Phylogenetic analyses

Sequences were assembled using BioNumerics software version 6.0 and aligned with ClustalW. All RSV sequences analyzed covering fragments beginning on nucleotide 615 until the end of the G gene. Phylogenetic analyses were performed with MEGA 5.05 software [33], using the neighbor-joining method and bootstrap analysis (1,000 replicates). Reference sequences for RSV-A and RSV-B strains originating from the United States [6], Uruguay and Argentina [21, 3436], Brazil [2325], South Africa [37], Kenya [26], New Zealand [38], Japan [7, 12, 39], Canada [40], China [41] and Belgium [29] were obtained from GenBank.

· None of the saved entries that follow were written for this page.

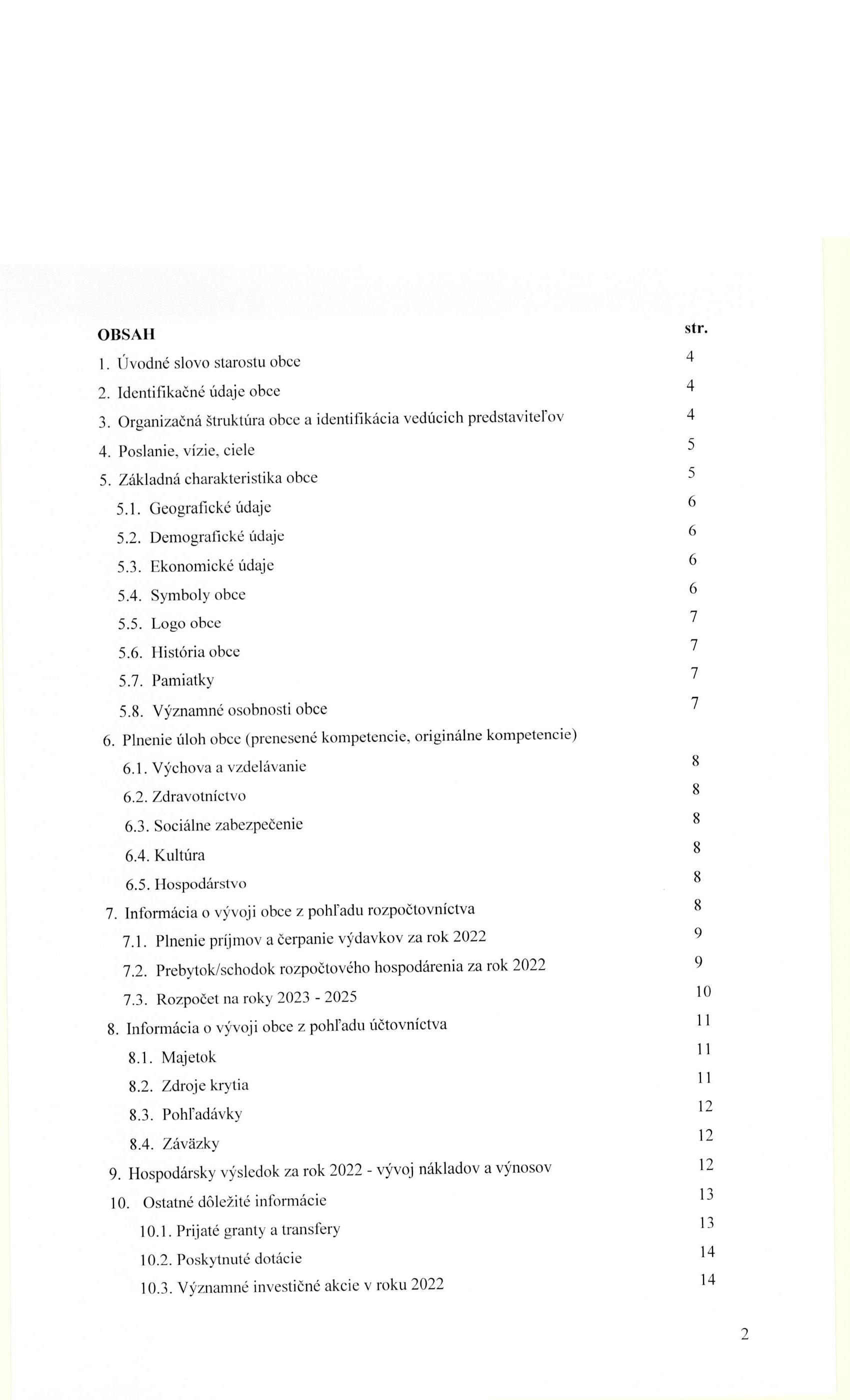 OBSAH str.

1. Úvodné slovo starostu obce 4
2. Identifikačné údaje obce 4
3. Organizačná štruktúra obce a identifikácia vedúcich predstaviteľov 4
4. Poslanie, vízie, ciele 5
5. Základná charakteristika obce 5
5.1. Geografické údaje 6
5.2. Demografické údaje 6
5.3. Ekonomické údaje 6
5.4. Symboly obce 6
5.5. Logo obce 7
5.6. História obce 7
5.7. Pamiatky 7
5.8. Významné osobnosti obce 7
6. Plnenie úloh obce (prenesené kompetencie, originálne kompetencie)
6.1. Výchova a vzdelávanie 8
6.2. Zdravotníctvo 8
6.3. Sociálne zabezpečenie 8
6.4. Kultúra 8
6.5. Hospodárstvo 8
7. Informácia o vývoji obce z pohľadu rozpočtovníctva 8
7.1. Plnenie príjmov a čerpanie výdavkov za rok 2022 9
7.2. Prebytok/schodok rozpočtového hospodárenia za rok 2022 9
7.3. Rozpočet na roky 2023 - 2025 10
8. Informácia o vývoji obce z pohľadu účtovníctva 11
8.1. Majetok 11
8.2. Zdroje krytia 11
8.3. Pohľadávky 12
8.4. Záväzky 12
9. Hospodársky výsledok za rok 2022 - vývoj nákladov a výnosov 12
10. Ostatné dôležité informácie 13
10.1. Prijaté granty a transfery 13
10.2. Poskytnuté dotácie 14
10.3. Významné investičné akcie v roku 2022 14

2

Pairwise nucleotide distances (p- distances), the number of pairwise nucleotide differences divided by the total number of nucleotides in the sequenced segment, were calculated using MEGA 5.05 [33]. A lower p- distance indicated a greater similarity in compared sequences. To improve the distribution and appearance of the phylogenetic tree, only unique sequences are shown (Figure 1).

Nucleotide sequence accession numbers

The GenBank accession numbers of the nucleotide sequences obtained in the present study are: JX524454 to JX524456; JX568889 to JX568900; JX627410 to JX627433; and JX678714 to JX678729.